EPA Rebuffs Latest Call To Suspend Neonicotinoids In Wake Of EU Studies

February 4, 2013

From: Inside EPA

EPA is signaling that it will not grant environmentalists’ call to suspend use of the neonicotinoid pesticides amid concerns raised in recent European Union risk assessments — which drew on new methods that EPA may include in its new pollinator risk framework — but the agency is not ruling out restrictions if its upcoming analyses indicate more risk.

“We are continuing our comprehensive scientific evaluation on all the neonicotinoid pesticides,” an EPA spokesman says. “If during the course of our review we determine that mitigation is needed to protect pollinators, we will require mitigation action in advance of completing our re-evaluation of the neonicotinoids.”

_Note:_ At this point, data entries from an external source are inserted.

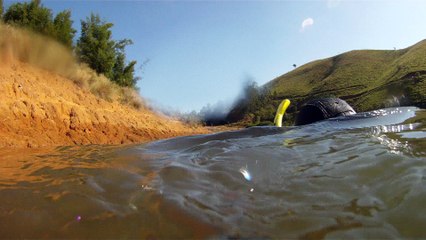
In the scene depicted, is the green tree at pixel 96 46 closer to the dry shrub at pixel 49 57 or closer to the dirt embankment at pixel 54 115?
the dry shrub at pixel 49 57

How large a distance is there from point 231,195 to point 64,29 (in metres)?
14.6

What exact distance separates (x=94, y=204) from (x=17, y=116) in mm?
8113

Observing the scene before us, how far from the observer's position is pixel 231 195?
8.28 ft

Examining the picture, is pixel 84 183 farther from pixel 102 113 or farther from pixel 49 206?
pixel 102 113

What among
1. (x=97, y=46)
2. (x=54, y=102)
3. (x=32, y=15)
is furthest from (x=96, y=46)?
(x=54, y=102)

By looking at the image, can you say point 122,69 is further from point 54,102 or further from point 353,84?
point 353,84

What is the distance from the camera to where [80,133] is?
1066cm

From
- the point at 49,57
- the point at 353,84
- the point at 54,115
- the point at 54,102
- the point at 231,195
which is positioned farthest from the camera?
the point at 353,84

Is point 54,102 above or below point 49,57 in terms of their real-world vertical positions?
below

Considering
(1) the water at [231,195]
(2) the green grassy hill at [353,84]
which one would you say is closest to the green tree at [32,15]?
(1) the water at [231,195]

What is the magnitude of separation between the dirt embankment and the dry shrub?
401 mm

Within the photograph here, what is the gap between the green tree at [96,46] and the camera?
17.3m

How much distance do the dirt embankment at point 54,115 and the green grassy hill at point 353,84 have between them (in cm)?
3445

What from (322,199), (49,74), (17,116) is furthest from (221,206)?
(49,74)
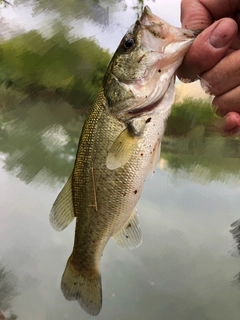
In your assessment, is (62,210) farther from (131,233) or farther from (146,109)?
(146,109)

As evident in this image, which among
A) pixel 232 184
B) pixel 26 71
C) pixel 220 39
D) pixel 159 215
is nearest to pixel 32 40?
pixel 26 71

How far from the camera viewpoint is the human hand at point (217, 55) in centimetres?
61

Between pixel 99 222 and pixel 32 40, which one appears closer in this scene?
pixel 99 222

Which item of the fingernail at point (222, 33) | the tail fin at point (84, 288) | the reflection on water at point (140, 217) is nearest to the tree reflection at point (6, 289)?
the reflection on water at point (140, 217)

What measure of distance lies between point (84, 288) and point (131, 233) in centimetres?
21

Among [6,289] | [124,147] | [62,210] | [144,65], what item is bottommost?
[6,289]

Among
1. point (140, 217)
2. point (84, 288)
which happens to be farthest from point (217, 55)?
point (140, 217)

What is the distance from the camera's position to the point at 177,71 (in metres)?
0.72

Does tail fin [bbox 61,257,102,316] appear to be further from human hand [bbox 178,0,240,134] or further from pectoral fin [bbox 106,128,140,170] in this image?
human hand [bbox 178,0,240,134]

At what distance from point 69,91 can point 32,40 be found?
0.35 metres

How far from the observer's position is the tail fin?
2.99 feet

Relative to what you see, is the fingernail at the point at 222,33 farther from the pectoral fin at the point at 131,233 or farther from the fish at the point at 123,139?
the pectoral fin at the point at 131,233

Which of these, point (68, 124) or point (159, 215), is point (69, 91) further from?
point (159, 215)

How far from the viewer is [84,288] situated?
0.91 meters
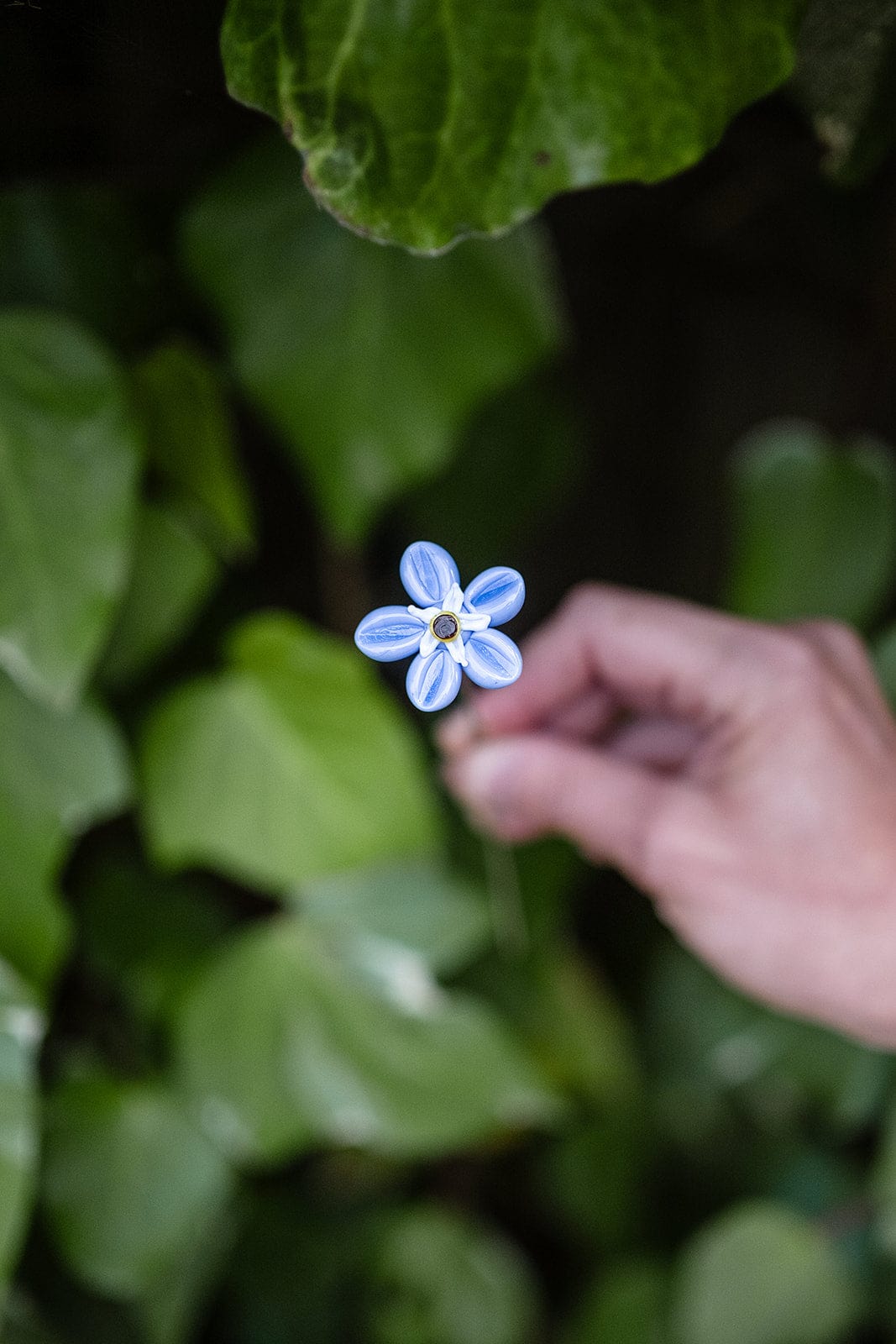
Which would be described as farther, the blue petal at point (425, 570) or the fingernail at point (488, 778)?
the fingernail at point (488, 778)

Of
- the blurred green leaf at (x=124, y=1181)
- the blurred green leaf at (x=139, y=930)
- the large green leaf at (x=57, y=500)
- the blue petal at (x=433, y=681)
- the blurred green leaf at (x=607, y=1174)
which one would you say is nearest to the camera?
the blue petal at (x=433, y=681)

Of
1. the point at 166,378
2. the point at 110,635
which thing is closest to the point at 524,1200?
the point at 110,635

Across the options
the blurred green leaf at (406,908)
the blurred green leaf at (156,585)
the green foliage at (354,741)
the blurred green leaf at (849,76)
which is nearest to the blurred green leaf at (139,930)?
the green foliage at (354,741)

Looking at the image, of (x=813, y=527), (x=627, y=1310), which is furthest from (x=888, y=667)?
(x=627, y=1310)

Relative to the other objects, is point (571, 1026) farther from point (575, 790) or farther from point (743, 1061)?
point (575, 790)

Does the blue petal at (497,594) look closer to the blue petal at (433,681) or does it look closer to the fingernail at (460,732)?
the blue petal at (433,681)

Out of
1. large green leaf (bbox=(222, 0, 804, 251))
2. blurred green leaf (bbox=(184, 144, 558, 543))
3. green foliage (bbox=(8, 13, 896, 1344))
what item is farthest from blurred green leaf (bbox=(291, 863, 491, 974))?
large green leaf (bbox=(222, 0, 804, 251))
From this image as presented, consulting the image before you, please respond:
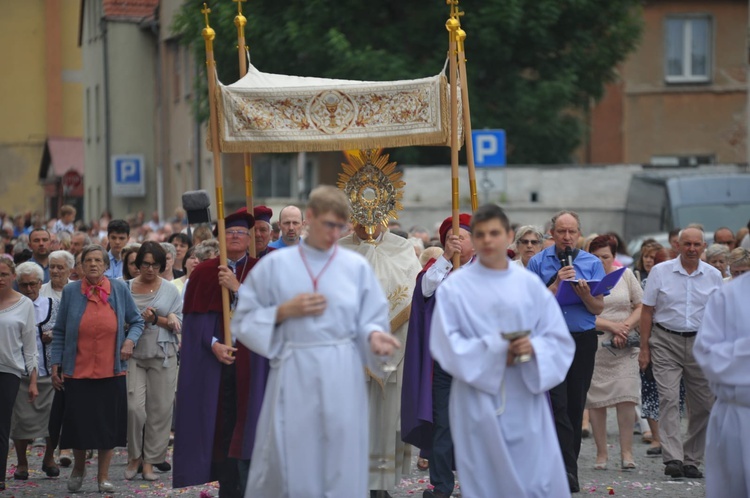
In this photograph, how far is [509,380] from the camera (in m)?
7.64

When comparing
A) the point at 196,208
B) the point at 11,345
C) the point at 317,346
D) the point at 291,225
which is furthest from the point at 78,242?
the point at 317,346

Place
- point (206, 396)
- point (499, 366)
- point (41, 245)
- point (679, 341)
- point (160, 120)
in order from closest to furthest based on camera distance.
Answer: point (499, 366) → point (206, 396) → point (679, 341) → point (41, 245) → point (160, 120)

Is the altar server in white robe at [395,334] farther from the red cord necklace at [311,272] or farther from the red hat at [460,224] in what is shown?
the red cord necklace at [311,272]

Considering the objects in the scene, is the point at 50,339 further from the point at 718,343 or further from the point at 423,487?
the point at 718,343

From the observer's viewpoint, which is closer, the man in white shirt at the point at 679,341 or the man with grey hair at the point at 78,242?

The European Food Safety Authority (EFSA) on Jan. 16 released risk assessments for three neonicotinoids —clothianidin, imidacloprid and thiamethoxam — finding that all three pose acute risks to bees with some uses and that certain uses may not be acceptable. For other acute effects and for many sublethal and chronic effects, the assessments either do not rule out a high risk or they fail to make any finding at all because of data or methodological gaps. Thus EFSA falls short of linking the pesticides to pollinator declines, including colony collapse disorder (CCD), in which adult bees fail to return to their hives, resulting in the colony’s demise.